'''

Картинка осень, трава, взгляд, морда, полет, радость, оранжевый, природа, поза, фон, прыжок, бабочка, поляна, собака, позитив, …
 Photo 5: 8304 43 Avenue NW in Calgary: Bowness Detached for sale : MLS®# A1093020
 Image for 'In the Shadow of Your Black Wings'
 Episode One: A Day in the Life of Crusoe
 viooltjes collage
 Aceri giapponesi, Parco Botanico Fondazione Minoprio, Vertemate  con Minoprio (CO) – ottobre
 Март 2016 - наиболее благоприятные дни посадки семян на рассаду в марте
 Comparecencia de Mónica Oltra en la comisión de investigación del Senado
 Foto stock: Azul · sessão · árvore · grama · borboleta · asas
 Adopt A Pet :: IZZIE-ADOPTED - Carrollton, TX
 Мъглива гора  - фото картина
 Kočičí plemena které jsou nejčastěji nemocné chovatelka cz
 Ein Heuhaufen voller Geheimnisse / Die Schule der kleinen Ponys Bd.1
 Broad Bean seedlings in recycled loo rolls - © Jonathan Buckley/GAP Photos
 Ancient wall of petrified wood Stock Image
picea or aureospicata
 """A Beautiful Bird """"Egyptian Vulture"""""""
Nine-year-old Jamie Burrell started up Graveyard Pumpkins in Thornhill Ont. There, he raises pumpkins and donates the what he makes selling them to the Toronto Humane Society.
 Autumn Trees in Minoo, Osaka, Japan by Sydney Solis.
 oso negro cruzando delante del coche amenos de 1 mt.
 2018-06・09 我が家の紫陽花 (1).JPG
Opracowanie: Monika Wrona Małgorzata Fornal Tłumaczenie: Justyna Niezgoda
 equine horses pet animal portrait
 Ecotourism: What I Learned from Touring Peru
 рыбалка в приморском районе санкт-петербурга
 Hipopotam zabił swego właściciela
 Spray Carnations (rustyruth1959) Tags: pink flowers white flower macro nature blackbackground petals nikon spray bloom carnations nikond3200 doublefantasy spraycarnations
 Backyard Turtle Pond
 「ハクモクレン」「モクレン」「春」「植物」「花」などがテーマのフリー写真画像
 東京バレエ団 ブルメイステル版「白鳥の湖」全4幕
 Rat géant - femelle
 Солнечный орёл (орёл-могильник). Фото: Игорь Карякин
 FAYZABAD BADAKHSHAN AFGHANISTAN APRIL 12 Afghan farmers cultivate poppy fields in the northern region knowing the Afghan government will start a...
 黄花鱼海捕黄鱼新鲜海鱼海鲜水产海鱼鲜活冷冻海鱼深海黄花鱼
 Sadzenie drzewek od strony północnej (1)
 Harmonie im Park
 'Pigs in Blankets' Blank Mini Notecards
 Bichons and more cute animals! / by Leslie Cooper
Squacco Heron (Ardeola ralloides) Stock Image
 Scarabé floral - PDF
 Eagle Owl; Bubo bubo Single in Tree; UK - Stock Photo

'''

:: Problem description ::
A line belongs in the answer if it contains the word "Image"; copy every such line from the data above.

:: Solved exercise ::
 Image for 'In the Shadow of Your Black Wings'
 Ancient wall of petrified wood Stock Image
Squacco Heron (Ardeola ralloides) Stock Image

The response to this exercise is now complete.